Люди, знающие турецкий язык, на котором он писал свои стихи, говорят, что он был великим поэтом. Люди, не знающие турецкого языка и читавшие его стихи только в переводах на другие языки мира, говорят то же самое.
Его биография от начала и до конца рассказана в его стихах гораздо лучше, чем можем её рассказать мы, люди, знавшие его. Его биография рассказана также и в его прозе, и в его пьесах, но в его стихах она рассказана несравненно прекраснее, потому что как прозаик он был талантлив, как драматург – блестящ, а как поэт – велик.

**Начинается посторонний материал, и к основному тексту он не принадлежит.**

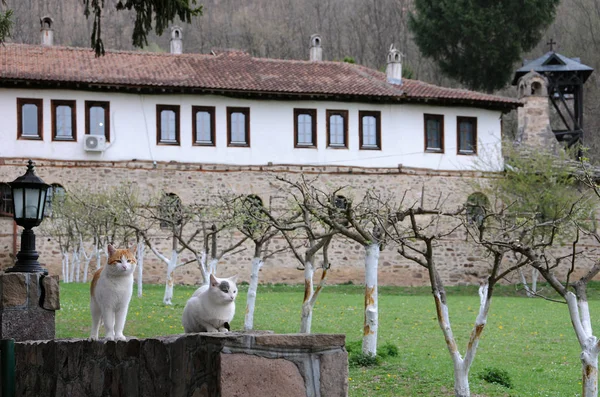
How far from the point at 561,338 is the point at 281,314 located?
6.14 meters

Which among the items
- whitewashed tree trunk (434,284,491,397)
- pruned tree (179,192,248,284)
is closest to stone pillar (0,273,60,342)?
whitewashed tree trunk (434,284,491,397)

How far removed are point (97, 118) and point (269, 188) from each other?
6423 mm

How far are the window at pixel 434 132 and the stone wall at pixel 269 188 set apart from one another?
0.97m

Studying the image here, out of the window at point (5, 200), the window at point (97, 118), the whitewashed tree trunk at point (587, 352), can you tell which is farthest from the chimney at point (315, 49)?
the whitewashed tree trunk at point (587, 352)

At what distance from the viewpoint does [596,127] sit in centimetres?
5706

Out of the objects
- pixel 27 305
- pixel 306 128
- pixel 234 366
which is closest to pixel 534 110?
pixel 306 128

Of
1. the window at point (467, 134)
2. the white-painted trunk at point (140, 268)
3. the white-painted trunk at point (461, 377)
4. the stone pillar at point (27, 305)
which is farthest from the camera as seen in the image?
the window at point (467, 134)

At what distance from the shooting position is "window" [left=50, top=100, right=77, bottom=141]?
33.0 m

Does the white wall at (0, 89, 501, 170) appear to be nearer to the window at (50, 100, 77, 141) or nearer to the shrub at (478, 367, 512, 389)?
the window at (50, 100, 77, 141)

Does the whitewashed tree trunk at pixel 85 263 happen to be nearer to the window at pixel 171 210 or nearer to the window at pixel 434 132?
the window at pixel 171 210

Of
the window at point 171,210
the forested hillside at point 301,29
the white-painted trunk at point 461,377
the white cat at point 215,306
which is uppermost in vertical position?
the forested hillside at point 301,29

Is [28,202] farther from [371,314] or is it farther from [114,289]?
[371,314]

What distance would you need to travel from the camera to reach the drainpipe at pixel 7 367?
7.89 m

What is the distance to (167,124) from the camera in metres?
34.0
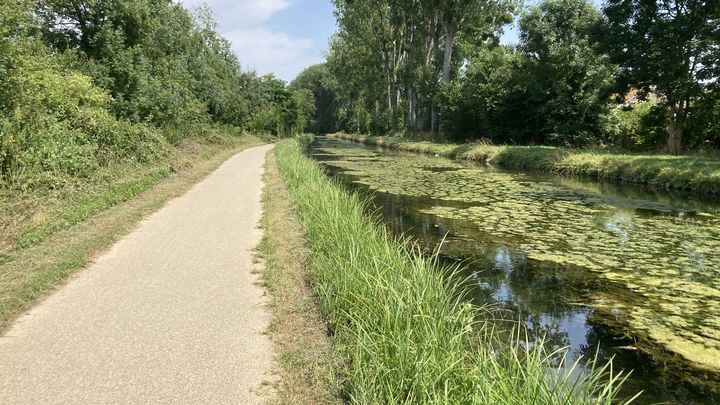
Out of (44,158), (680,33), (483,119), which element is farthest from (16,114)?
(483,119)

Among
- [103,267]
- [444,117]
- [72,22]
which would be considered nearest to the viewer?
[103,267]

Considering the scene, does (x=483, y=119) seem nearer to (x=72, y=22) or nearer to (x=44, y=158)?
(x=72, y=22)

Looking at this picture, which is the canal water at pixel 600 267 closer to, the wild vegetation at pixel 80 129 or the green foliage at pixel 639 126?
the wild vegetation at pixel 80 129

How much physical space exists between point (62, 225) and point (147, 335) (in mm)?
4852

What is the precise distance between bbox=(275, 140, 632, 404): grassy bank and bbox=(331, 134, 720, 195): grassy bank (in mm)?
12586

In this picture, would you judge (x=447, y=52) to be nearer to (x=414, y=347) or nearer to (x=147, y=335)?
(x=147, y=335)

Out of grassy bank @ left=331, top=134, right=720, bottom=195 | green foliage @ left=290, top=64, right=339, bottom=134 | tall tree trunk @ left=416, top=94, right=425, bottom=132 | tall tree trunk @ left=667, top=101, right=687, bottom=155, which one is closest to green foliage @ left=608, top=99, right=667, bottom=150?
tall tree trunk @ left=667, top=101, right=687, bottom=155

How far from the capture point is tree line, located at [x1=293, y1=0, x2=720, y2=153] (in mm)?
17984

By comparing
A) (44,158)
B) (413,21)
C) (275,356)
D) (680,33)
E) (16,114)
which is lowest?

В разных странах мира выходили и выходят антологии его поэзии и драматургии. В Советском Союзе готовится к изданию шеститомное собрание его сочинений на русском языке. И у меня есть предчувствие, что не за горами время, когда полное собрание сочинений одного из величайших поэтов двадцатого века выйдет и на его родном языке, в стране, где он родился и народ которой он гордо, нежно и преданно любил до последнего дня своей жизни.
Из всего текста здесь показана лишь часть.